4.1. Modeling the Benessere–GDP Nexus with Machine Learning: Evidence from KNN

The comparative analysis of the seven models, based on the use of normalized performance metrics, shows that K-Nearest Neighbors (KNN) represents the best model in terms of explanation and prediction of regional GDP based on BES indicators. First, KNN has the highest value of R² (1.000), implying that it explains the largest possible variation in GDP among the competing models. In regional economic models, GDP depends on complex, nonlinear, and regionally varying processes; a model capable of explaining a larger variation in GDP has a higher chance of representing the underlying economic reality.
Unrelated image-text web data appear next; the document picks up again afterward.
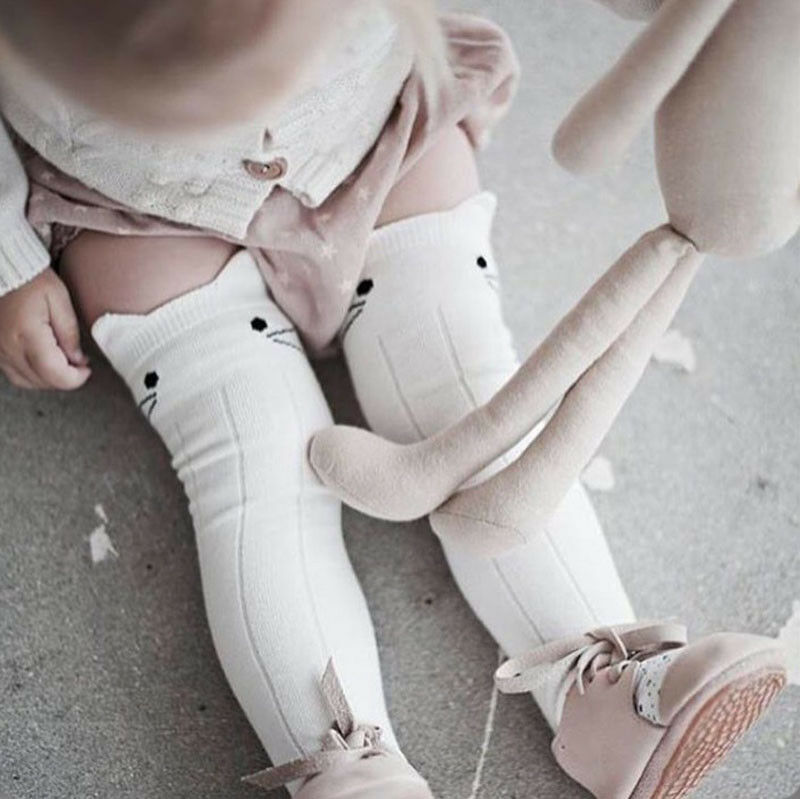 Pudcoco 2019 Children Accessories Cartoon Cotton Baby Kids Girls Toddler Knee High Stockings Tights Cats Cartoon Stockings 0-4T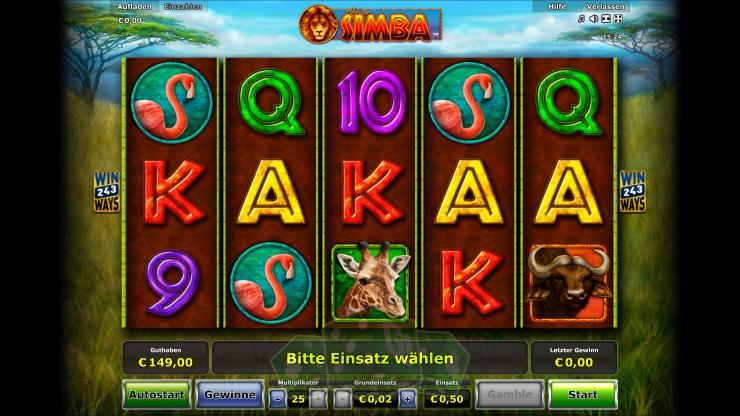 Simba Spiele Kostenlos
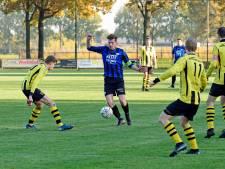 FC Cranendonck zwaait aanvoerder Rob Slenders na jarenlange trouwe dienst uit met afscheidsduel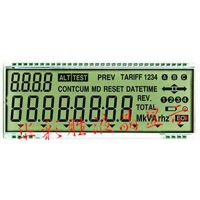 电子式三相四线程预付费电能表LCD液晶屏,IC卡充值电表LCD液晶屏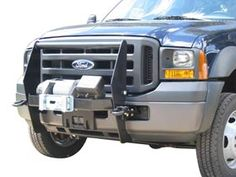 Mile Marker Mounting Kits - Extreme Mount Winch Guards, Mile Marker - Winches - Winch Mounts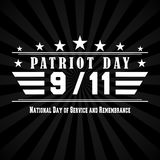 Vector Patriot Day dark background with 9 11 lettering. Template for National day of service and remembrance. Patriot Day dark background with 9 11 lettering Stock Image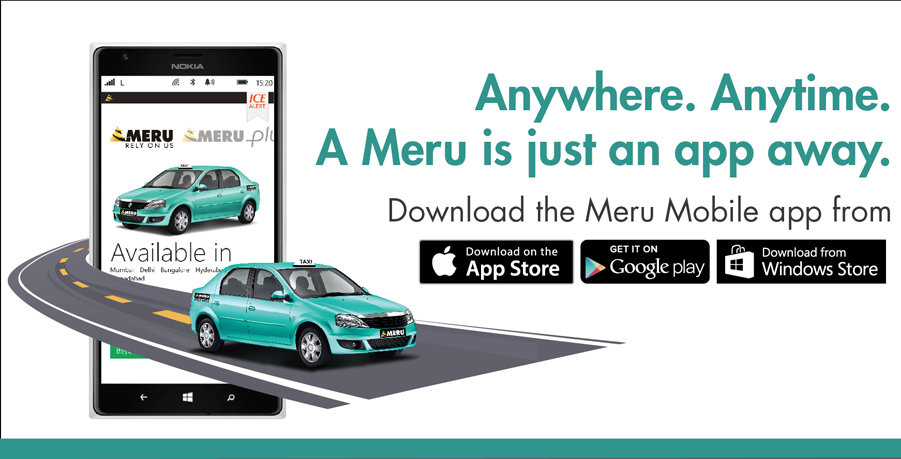 Car Service App: Top 4 Apps For Cab And Taxy Booking In India 2018/ इंडिया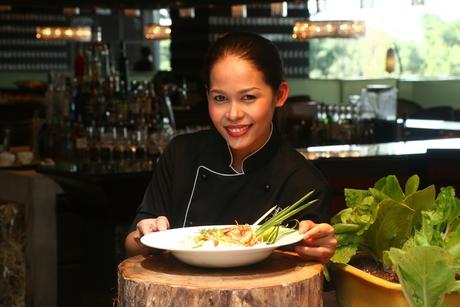 Chef Kanyaphat Faisai joins the Thai Pavilion restaurant at President, Mumbai - IHCL SeleQtions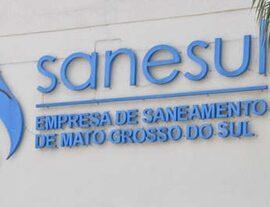 Segunda via Sanesul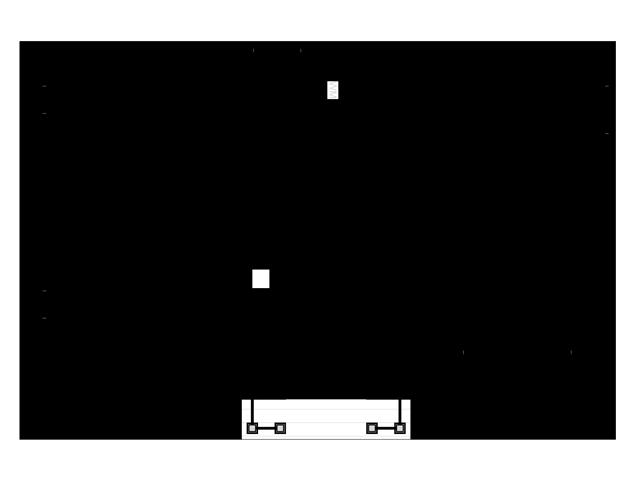 The Skylark ground floor floor-plan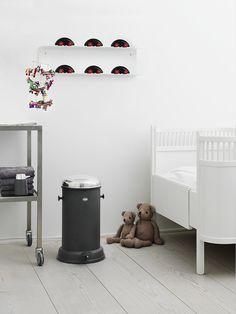 Vipp shelf & bin in the kids room. See more at vipp.com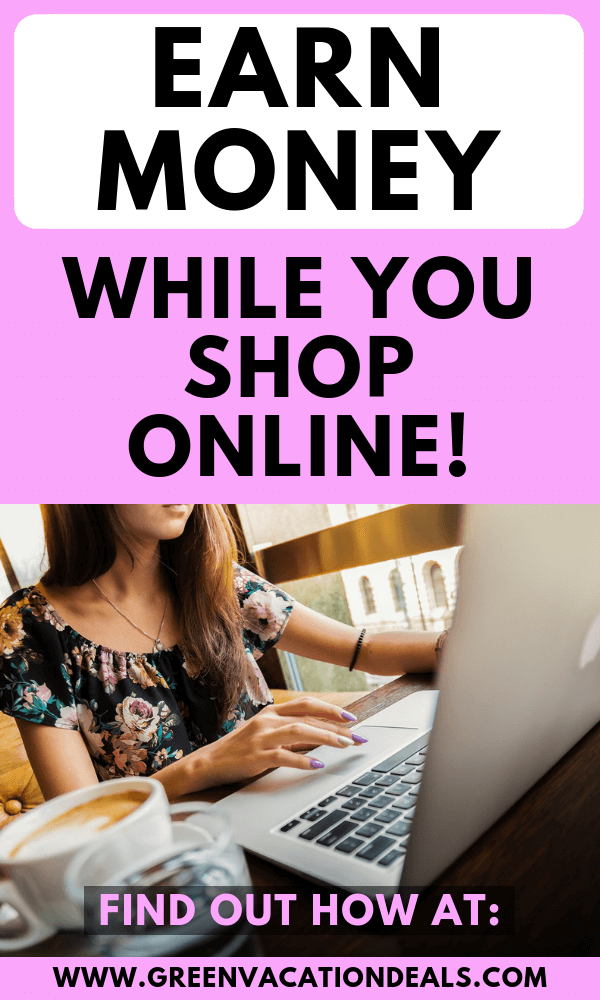Need extra money to make ends meet, take a vacation, buy Christmas presents, pay bills, pay off debt, fund a wedding, buy new shoes, redecorate a home, splurge on date night, etc.? Here are 3 easy ways that you make money online at home. Find out how to earn extra money shopping online, doing surveys, watching videos, etc. Get PayPal money or gift cards (Hotels.com, restaurants, gas, airlines, etc.). Great side hustle or ways for stay at home moms to make extra cash
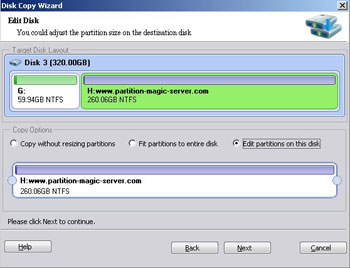 Edit partition size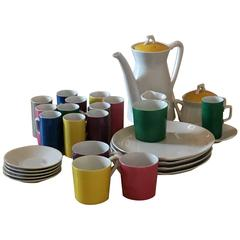 Mid-Century Modern Metasco Porcelain Coffee, Tea & Dessert Service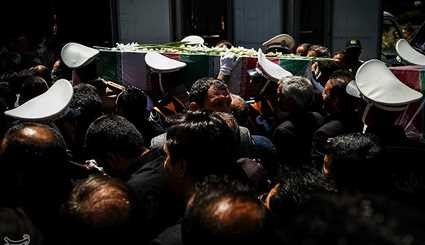 Large Crowd of People Attend Funeral Ceremony for Tehran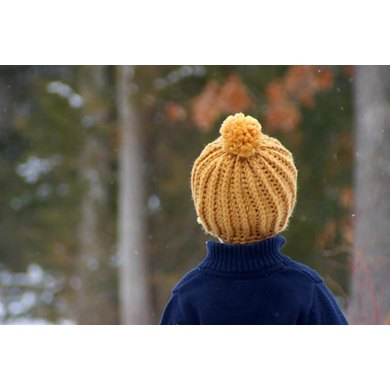 Awesome Knit Look Hat
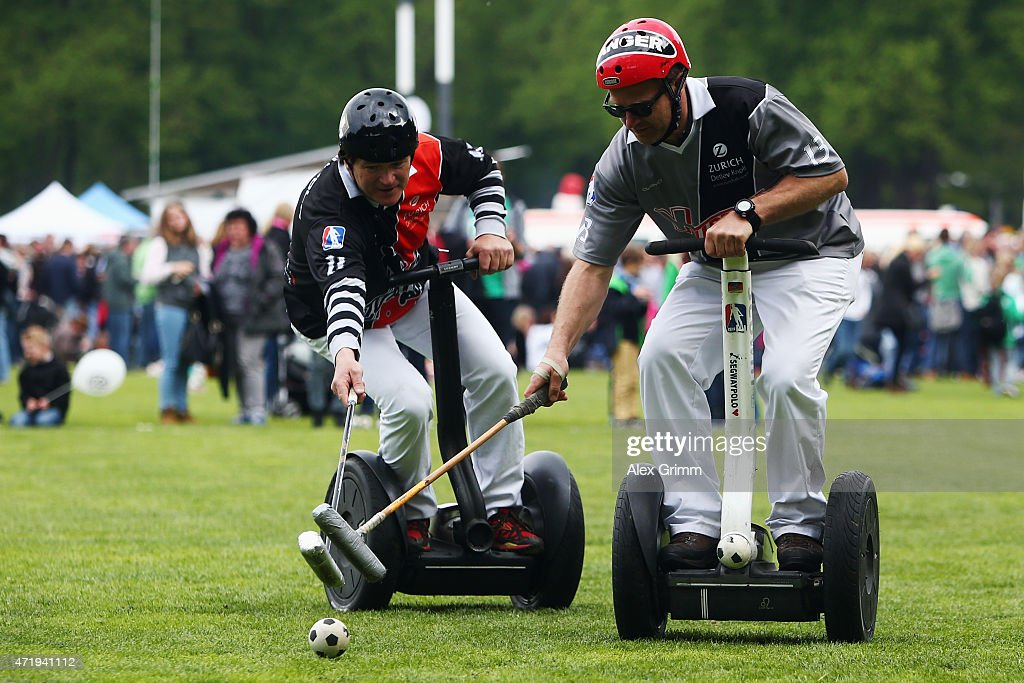 Players of Funky-Move Turtles Lohmar and X-Turtles Lohmar compete in a Segwaypolo friendly match on May 1, 2015 in Cologne, Germany.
Although Random Forest has a high value of R², KNN moderately outperforms it with smaller prediction errors. Second, KNN has a stable performance on all error metrics. With a normalized value of MSE (0.994), RMSE (0.679), and MAE (0.773), KNN’s prediction values are both small and stable. Stability in performance is important since models with high values of R² and low values of error metrics might describe the data structure well but with large prediction errors. KNN avoids this weakness since it provides high values of explanation power and low values of prediction error. In addition, its MAPE (0.786) value shows low percentage errors, implying a high level of accuracy in GDP prediction in both absolute and percentage terms. Third, in relation to other parametric models such as Linear and Regularized Linear Regression models, KNN has a higher capacity to describe the nonlinear relationship between BES dimensions and GDP in regions. In regional economies, performance depends on threshold effects, clustering, and local interactions (coexistence of high GDP, high services, and high urban density). KNN has a higher capacity to describe these effects since it depends on local information rather than a global functional relationship. Finally, in relation to other tree-based models such as Decision Trees and Random Forest models, KNN has a higher balance in performance. While Decision Trees provide high performance in MAPE but low performance in R² values, the latter provides high performance in R² values but with high prediction errors. See Table 4.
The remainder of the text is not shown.